AMHERST, Mass.—Abdulaziz Sachedina, a professor of religious studies at the University of Virginia, will give a series of three lectures at Amherst College this fall on “The Ideals and Realities of the Islamic Community.” Sachedina will begin his discussion of the Shiite sect with a talk titled “Succession to the Leadership: The Genesis of Shiism” at 7:30 p.m. on Thursday, Nov. 9, in the Cole Assembly Room of Converse Hall. His second lecture, “Messianic Shiite Theology and Its Political Ramifications,” will be given on Thursday, Nov. 30, and he will discuss “Modern Theological-Juridical Shiite leadership” on Thursday, Dec. 7. The talks are free and open to the public and sponsored by the religion department and the Willis D. Wood Fund.

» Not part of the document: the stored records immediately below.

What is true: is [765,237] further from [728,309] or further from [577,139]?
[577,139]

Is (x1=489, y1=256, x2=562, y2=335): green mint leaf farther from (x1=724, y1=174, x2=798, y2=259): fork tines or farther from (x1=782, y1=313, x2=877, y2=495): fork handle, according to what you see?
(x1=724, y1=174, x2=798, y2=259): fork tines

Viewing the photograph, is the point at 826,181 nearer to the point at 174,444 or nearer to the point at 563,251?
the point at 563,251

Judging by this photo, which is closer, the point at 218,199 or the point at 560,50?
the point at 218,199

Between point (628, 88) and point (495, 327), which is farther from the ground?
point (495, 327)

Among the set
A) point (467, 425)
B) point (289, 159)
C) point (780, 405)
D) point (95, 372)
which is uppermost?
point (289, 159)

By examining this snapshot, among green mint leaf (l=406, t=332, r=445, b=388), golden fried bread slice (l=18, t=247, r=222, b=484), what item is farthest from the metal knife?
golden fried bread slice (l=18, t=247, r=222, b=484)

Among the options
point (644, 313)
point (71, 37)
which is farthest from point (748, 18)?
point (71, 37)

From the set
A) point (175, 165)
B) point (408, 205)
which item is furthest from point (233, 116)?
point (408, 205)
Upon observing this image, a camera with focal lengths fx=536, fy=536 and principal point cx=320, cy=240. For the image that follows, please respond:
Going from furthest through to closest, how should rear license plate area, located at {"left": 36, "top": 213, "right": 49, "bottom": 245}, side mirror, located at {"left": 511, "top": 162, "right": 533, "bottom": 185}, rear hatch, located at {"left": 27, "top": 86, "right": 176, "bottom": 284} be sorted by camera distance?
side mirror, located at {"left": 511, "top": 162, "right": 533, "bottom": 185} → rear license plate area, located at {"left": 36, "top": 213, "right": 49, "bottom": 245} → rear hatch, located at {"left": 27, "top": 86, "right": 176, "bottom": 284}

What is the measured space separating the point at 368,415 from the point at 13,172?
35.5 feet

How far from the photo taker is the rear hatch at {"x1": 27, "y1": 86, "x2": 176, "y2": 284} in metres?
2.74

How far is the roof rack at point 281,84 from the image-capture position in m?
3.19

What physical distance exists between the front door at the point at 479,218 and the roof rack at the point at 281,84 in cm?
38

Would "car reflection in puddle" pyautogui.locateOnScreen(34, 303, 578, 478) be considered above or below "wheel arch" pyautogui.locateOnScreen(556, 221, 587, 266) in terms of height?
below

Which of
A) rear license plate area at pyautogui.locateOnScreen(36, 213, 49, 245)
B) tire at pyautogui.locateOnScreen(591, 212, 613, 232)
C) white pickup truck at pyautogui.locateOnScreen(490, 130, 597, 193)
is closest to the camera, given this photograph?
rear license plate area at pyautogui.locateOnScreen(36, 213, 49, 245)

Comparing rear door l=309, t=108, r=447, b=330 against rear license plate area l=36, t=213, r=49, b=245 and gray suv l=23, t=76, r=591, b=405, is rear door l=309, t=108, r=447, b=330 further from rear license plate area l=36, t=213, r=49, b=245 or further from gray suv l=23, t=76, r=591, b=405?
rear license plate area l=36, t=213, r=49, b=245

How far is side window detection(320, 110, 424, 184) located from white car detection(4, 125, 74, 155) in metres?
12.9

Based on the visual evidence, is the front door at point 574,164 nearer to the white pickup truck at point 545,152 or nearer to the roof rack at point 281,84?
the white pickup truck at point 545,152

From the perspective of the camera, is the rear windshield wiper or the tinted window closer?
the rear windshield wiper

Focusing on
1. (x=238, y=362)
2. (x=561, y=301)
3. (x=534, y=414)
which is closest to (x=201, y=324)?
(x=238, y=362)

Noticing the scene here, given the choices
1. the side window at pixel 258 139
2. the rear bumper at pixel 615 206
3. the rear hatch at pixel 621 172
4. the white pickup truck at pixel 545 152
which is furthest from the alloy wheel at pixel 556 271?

Sachedina, author of Islamic Roots of Democratic Pluralism, is a professor of Islamic and Shi’ite studies; theological and juridical studies in the department of religious studies at the University of Virginia. He was educated at the University of Toronto, the Aligarh Muslim University in India and the Ferdowski University in Iran, and has taught in Canada at Wilfred Laurier, Waterloo and McGill Universities, at Haverford College and at the University of Jordan, Amman. Born to a West Indian family in Tanzania, Sachedina has been praised for his reassertion of “Islam’s potential as a source of tolerance and pluralism” (Middle East Journal). A prominent member of the Islamic Roots of Democratic Pluralism objective within the Center for Strategic and International Studies, Sachedina works to bring knowledge of Islam as a peace-building religion to the general public. He is currently conducting a study titled “Islamic Law for Muslim Physicians: The Spiritual Foundations of Biomedical Ethics in Islam.”